Segment Start: Material for this task

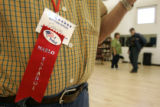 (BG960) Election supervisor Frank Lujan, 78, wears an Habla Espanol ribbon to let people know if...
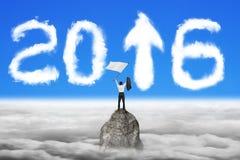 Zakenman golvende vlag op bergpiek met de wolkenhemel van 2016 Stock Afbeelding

Segment End: Material for this task
Segment Start: Material for this task

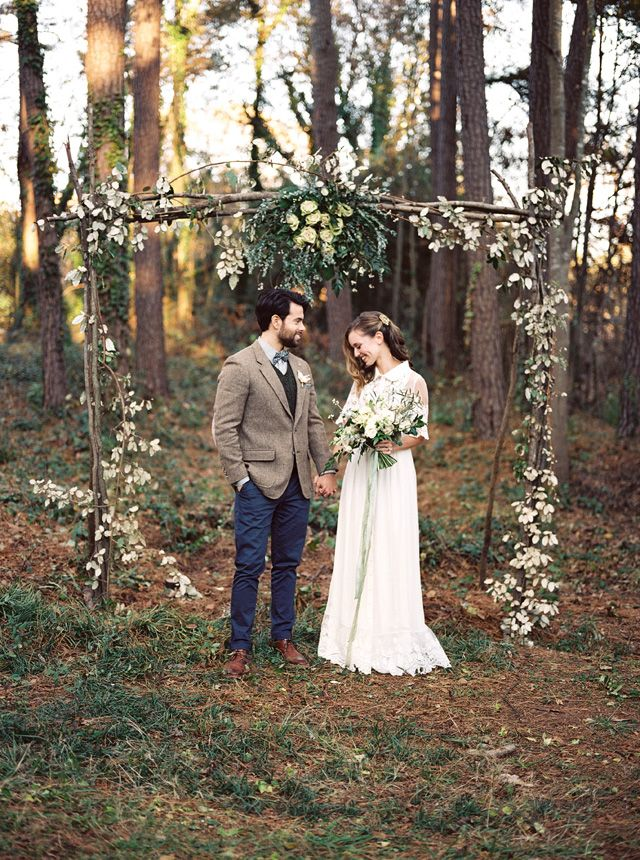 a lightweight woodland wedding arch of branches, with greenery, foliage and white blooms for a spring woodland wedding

Segment End: Material for this task

__Directions__: Within the entries above, the lines from the one containing "(BG960) Election supervisor" through the one containing "Zakenman golvende vlag" are to be transcribed exactly, ends included, pictures excluded.

__Response__:
 (BG960) Election supervisor Frank Lujan, 78, wears an Habla Espanol ribbon to let people know if...
 Zakenman golvende vlag op bergpiek met de wolkenhemel van 2016 Stock Afbeelding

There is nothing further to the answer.